We are interested in origin firing through S phase. We showed that this is controlled by gradients of kinase activities. Basal ATR and CHK1 kinase activities inhibit origin firing
in undamaged cells
and this limits origin firing and DNA replication to accommodate rate-limiting concentrations of dNTPs and key replication proteins. The cyclin-dependent kinase CDK1 induces origin firing through S phase and then when it’s activity spikes the onset of mitosis. ATR and CHK1 kinase activities increase in cells treated with agents that damage replication forks and this arrests origin firing and DNA replication - the S phase cell cycle checkpoint.
We are interested in mechanisms that coordinate DNA replication and transcription in T regulatory and CD8+ T cells cultured ex vivo. Naive mice contain about 200 CD8+ T cells for a given p:MHC I complex. These 200 cells expand 500,000-fold in a few days to generate 10^7 cells at the peak of the primary response. CD8+ T cells have evolved with unique mechanisms that facilitate rapid DNA replication and cell division.

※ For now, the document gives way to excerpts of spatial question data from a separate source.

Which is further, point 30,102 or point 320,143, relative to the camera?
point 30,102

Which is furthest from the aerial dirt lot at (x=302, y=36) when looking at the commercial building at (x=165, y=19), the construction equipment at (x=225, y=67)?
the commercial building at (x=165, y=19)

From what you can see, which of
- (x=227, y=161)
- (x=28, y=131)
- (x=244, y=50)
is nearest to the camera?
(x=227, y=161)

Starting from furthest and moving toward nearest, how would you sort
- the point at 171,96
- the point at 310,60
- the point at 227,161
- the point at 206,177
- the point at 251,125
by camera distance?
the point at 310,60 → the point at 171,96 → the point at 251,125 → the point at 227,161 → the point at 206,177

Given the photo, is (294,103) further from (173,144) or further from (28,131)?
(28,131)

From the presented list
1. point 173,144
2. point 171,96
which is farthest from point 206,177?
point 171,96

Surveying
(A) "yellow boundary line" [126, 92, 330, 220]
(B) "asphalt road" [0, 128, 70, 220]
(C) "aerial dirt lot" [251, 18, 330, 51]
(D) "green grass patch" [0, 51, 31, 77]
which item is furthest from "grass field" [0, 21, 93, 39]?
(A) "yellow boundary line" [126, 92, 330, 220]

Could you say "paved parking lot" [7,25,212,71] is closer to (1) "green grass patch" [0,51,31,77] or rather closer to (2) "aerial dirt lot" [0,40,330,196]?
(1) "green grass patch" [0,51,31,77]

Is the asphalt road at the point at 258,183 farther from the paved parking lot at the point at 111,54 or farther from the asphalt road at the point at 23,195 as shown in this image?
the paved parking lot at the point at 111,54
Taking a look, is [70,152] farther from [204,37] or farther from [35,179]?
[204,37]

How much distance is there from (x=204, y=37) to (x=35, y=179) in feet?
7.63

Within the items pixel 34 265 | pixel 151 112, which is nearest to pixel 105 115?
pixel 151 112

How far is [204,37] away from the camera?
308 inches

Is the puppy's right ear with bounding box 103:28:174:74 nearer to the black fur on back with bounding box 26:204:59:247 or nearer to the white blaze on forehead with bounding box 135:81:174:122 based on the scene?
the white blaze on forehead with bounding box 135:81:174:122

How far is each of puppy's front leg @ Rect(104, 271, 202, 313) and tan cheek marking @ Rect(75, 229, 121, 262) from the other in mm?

We are interested in mechanisms that distinguish the DNA damage responses associated with normal DNA metabolism that remain localized at a
DNA double-strand break or damaged replication fork, and the cellular DNA damage response above some threshold of lesions that induces cell cycle checkpoints. ATM kinase activity is increased within seconds of exposure to 0.05 Gy ionizing radiation or following the induction of just two DNA double-strand breaks and this activity orchestrates DNA repair. More than 50% of ATM molecules are activated following exposure to 0.5 Gy ionizing radiation and this activity induces the G1 cell cycle checkpoint as well as DNA repair. Understanding the
mechanisms that distinguish
these DNA damage responses is important as the sequence of treatment with a DNA damaging chemotherapy and DNA damage response inhibitor will determine the damage induced by the combination.